» PAGE EXTRACT
———

Increase travel speed

When a nozzle is at printing temperature, molten plastic filament will inevitably begin to slowly ooze out. This isn’t a problem until a nozzle is travelling between print layers in what’s called a travel move. A method for compensating for this is by increasing the travel speed and decreasing the amount of time that molten filament has to flow out of the nozzle between moves. Begin by entering a ludicrously high number (9999mm/s) in your slicer to find out the maximum allowable travel speed that your printer will allow and work with a value 20% lower than this value. This will provide a great balance between the long-term reliability of your printer as well as minimising the amount of filament oozing out.

Increase retraction speed and distance

Increasing the retraction speed and distance will decrease that amount of material that oozes out of the nozzle. Turning on retraction settings in your slicer will tell your printer to actively rewind some filament at the end of a print move, causing a negative pressure to build up in the nozzle. This encourages less filament to ooze out upon the completion of a print move. Begin at the lowest recommended setting and adjust in 10mm/s increments for retraction speed and 0.2mm increments for retraction distance. NOTE: Retraction distance does vary depending on the type of feeding system your printer uses: Bowden or direct drive. Don’t know what your printer has? Pay close attention to where the feeder gears are in relation to the hot end. If the feeder gears are right next to your hot end, you’ve got a direct drive printer. If there is some distance between your feeder gears and the hot end - seperated by a tube - you’ve got yourself a Bowden setup. Adjust your retraction distances accordingly using the figures below.

———

» TASKS TO CARRY OUT
(a) In two sentences, what does the text on nozzle oozing say?
(b) In the records, from the line with "Vetements Vetements FW21" up to and including the line with "Quartz crystal - 12", swap "Thumbnail" for "Preview" and write those lines out again with everything else unchanged, leaving out the pictures.
The text and the records have no connection to each other.

» DATA
———

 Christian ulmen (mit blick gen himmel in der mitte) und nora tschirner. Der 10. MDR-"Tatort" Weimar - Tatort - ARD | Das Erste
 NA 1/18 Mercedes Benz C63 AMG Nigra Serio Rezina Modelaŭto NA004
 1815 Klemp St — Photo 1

———

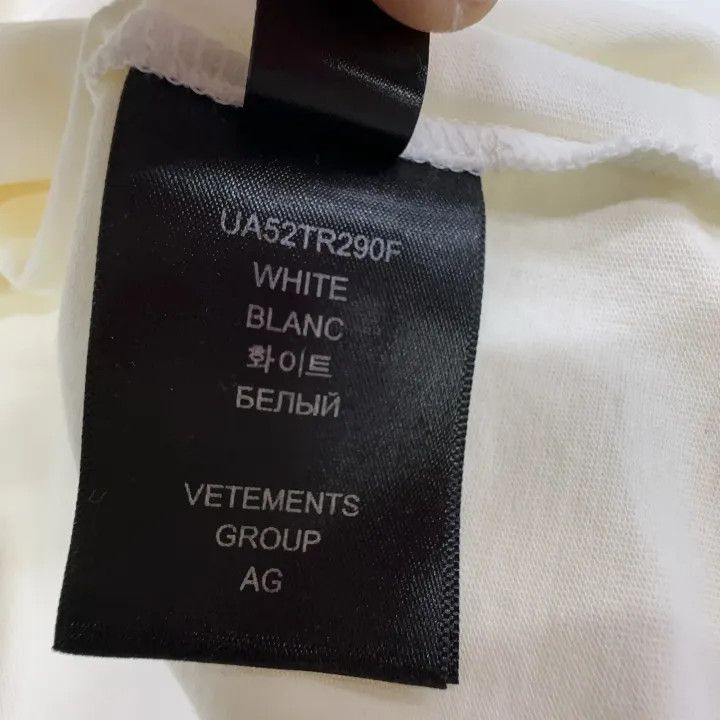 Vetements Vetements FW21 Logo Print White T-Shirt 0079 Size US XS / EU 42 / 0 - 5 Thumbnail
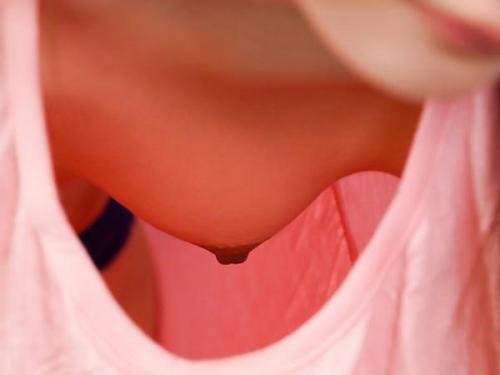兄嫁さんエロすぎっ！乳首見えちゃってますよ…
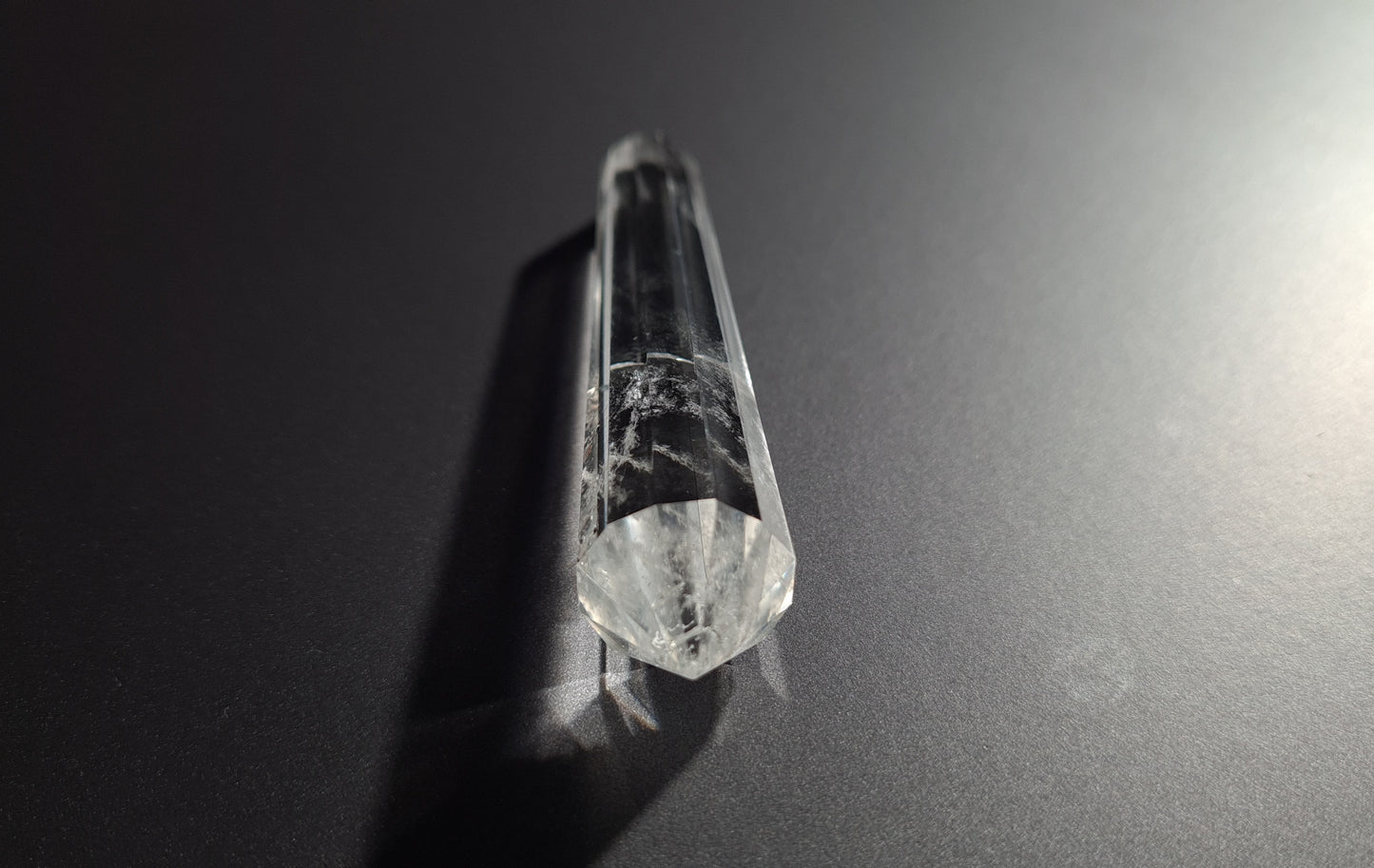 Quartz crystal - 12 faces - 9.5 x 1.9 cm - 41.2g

———

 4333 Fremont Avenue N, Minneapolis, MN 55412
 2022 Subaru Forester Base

———

» RESPONSES BY ITEM NUMBER
(a) Molten filament oozes from a hot nozzle during travel moves, and raising the travel speed to about 20% below the printer's maximum reduces the time it has to flow out. Increasing retraction speed and distance also cuts oozing by rewinding filament to create negative pressure in the nozzle, with the right distance depending on whether the printer uses a Bowden or direct drive feeding system.

(b)
 Vetements Vetements FW21 Logo Print White T-Shirt 0079 Size US XS / EU 42 / 0 - 5 Preview
兄嫁さんエロすぎっ！乳首見えちゃってますよ…
 Quartz crystal - 12 faces - 9.5 x 1.9 cm - 41.2g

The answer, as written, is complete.